Healthy living matters at the time of conception, but it is not the only one that is important. Good parenting habits also shape the health of the unborn baby. Two studies, carried out on mice, deliver similar conclusions in the prestigious journal Science.
The first publication looked at the impact of a high fat diet on sperm quality. For this, two groups of mice were recruited. One followed a normal diet. The other consumed more fat than usual. As expected, the specimens in this group gained weight, exhibited glucose intolerance and insulin resistance. The researchers then fertilized mouse eggs from the sperm of the animals.
Poor glucose tolerance
The mice resulting from this experiment did not show any difference in weight at 16 weeks. But as early as 7 weeks, those born to fathers fed a lot of lipids developed poorer glucose tolerance and insulin resistance. These two factors worsened at 15 weeks.
But what is the role of the father in these inequalities? In order to determine this, RNA from the paternal sperm was taken, purified and injected into normal zygotes – that is, cells resulting from the fusion of two gametes. Again, the researchers observed higher blood sugar and insulin levels when RNA came from fat-fed male mice.
Effects on mature semen
This suggests that ribonucleic acid contains information that induces glucose intolerance, but not insulin resistance.
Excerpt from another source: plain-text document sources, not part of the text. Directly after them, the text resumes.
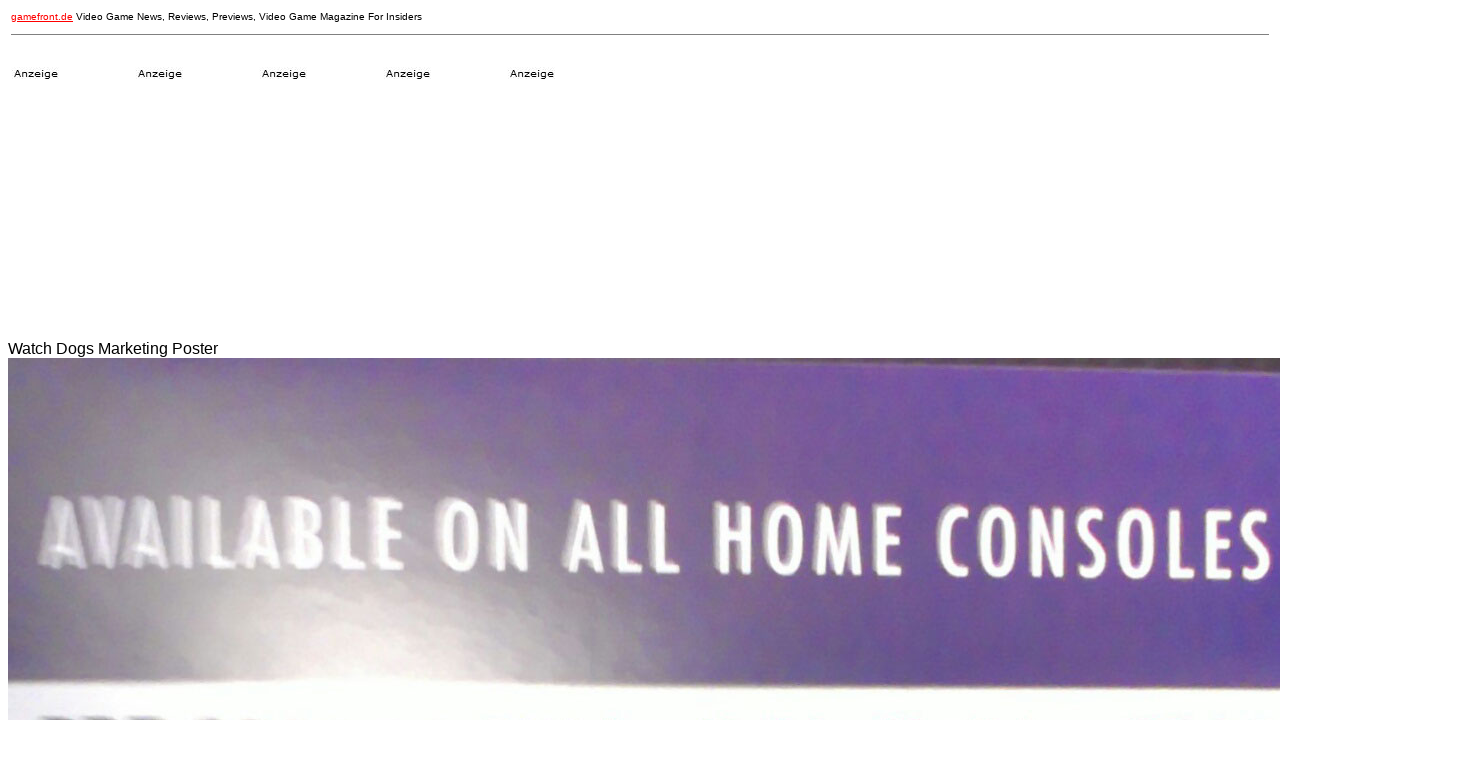

--- FILE ---
content_type: text/html; charset=utf-8
request_url: https://gamefront.de/archiv02-2013-gamefront/Watch-Dogs-Marketing-Poster.html
body_size: 1009
content:
<html>
<head>
<title>Watch Dogs Marketing Poster - gamefront.de</title>
<meta name="description" content="Watch Dogs Marketing Poster - gamefront.de" />
<meta name="author" content="gamefront">
<meta name="keywords" content="watch dogs, leak" />
<meta name="robots" content="index, follow" />
<link rel="canonical" href="https://gamefront.de/archiv02-2013-gamefront/Watch-Dogs-Marketing-Poster.html" />
<!-- Global site tag (gtag.js) - Google Analytics -->
<script async src="https://www.googletagmanager.com/gtag/js?id=G-R4SP0B1PP0"></script>
<script>
  window.dataLayer = window.dataLayer || [];
  function gtag(){dataLayer.push(arguments);}
  gtag('js', new Date());
  gtag('config', 'G-R4SP0B1PP0'); { 'anonymize_ip': true });
</script>
</head>
<body text="#000000" bgcolor="#FFFFFF" link="#FF0000" alink="#FF0000" vlink="#FF0000">
<font face="VERDANA,ARIAL,HELVETICA">
<table width="100%" border="0">
<tr><td align="left"><font size="-2"><a href="https://gamefront.de">gamefront.de</a> Video Game News, Reviews, Previews, Video Game Magazine For Insiders</font></td></tr>
<tr><td><hr noshade size="1"></td></tr>
</table><br>


<table>
<tr>


<td>
<img src="bildersub.jpg" alt="" border="0" width="50" height="12"><br>
<iframe src="http://rcm-de.amazon.de/e/cm?t=gamefrontde-21&o=3&p=8&l=as1&asins=B0071L2N6K&nou=1&ref=tf_til&fc1=000000&IS2=1&lt1=_blank&m=amazon&lc1=0000FF&bc1=000000&bg1=FFFFFF&f=ifr" style="width:120px;height:240px;" scrolling="no" marginwidth="0" marginheight="0" frameborder="0"></iframe>
</td>

<td>
<img src="bildersub.jpg" alt="" border="0" width="50" height="12"><br>
<iframe src="http://rcm-de.amazon.de/e/cm?t=gamefrontde-21&o=3&p=8&l=as1&asins=B008CPEZ6A&nou=1&ref=tf_til&fc1=000000&IS2=1&lt1=_blank&m=amazon&lc1=0000FF&bc1=000000&bg1=FFFFFF&f=ifr" style="width:120px;height:240px;" scrolling="no" marginwidth="0" marginheight="0" frameborder="0"></iframe>
</td>

<td>
<img src="bildersub.jpg" alt="" border="0" width="50" height="12"><br>
<iframe src="http://rcm-de.amazon.de/e/cm?t=gamefrontde-21&o=3&p=8&l=as1&asins=B0089WI530&nou=1&ref=tf_til&fc1=000000&IS2=1&lt1=_blank&m=amazon&lc1=0000FF&bc1=000000&bg1=FFFFFF&f=ifr" style="width:120px;height:240px;" scrolling="no" marginwidth="0" marginheight="0" frameborder="0"></iframe>
</td>

<td>
<img src="bildersub.jpg" alt="" border="0" width="50" height="12"><br>
<iframe src="http://rcm-de.amazon.de/e/cm?lt1=_blank&bc1=000000&IS2=1&nou=1&bg1=FFFFFF&fc1=000000&lc1=0000FF&t=gamefrontde-21&o=3&p=8&l=as4&m=amazon&f=ifr&ref=ss_til&asins=B00801WWAW" style="width:120px;height:240px;" scrolling="no" marginwidth="0" marginheight="0" frameborder="0"></iframe>
</td>

<td>
<img src="bildersub.jpg" alt="" border="0" width="50" height="12"><br>
<iframe src="http://rcm-de.amazon.de/e/cm?t=gamefrontde-21&o=3&p=8&l=as1&asins=B008FI2VUQ&nou=1&ref=tf_til&fc1=000000&IS2=1&lt1=_blank&m=amazon&lc1=0000FF&bc1=000000&bg1=FFFFFF&f=ifr" style="width:120px;height:240px;" scrolling="no" marginwidth="0" marginheight="0" frameborder="0"></iframe>
</td>

</tr>
</table>
<br>


<a name="Watch Dogs Marketing Poster"></a>
Watch Dogs Marketing Poster
<br>
<img src="watch001.jpg" alt="" border="0" width="1341" height="1902"><br>
<br>
<img src="watch002.jpg" alt="" border="0" width="1456" height="2305"><br>
<br>


<table width="100%" border="0">
<tr><td><hr noshade size="1"></td></tr>
</table><font size="-2">
Bilder: Ubisoft, Kotaku.com
<br>
<br>
<a href="../">Zur&uuml;ck zur Startseite&nbsp;</a> | <a href="../info.html">Impressum</a><br>
</font>
</font>
</body>
</html>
In mice, this results in a lower expression of genes involved in the biochemical transformation of carbohydrates, monosaccharides and ketones (organic compound of the family of carbonyl compounds).
The second publication comes to the same conclusions with a different diet: this time the team put a group of mice on a low-protein diet and observed the impact. If the effect does not occur on the immature sperm collected in the testes, it is present in the RNA of the mature sperm of the epididymis. Here, the researchers found fragments capable of suppressing several genes, including one that contributes to the plasticity of embryonic stem cells in mice. All these alterations can therefore promote the occurrence of metabolic disorders in young mice.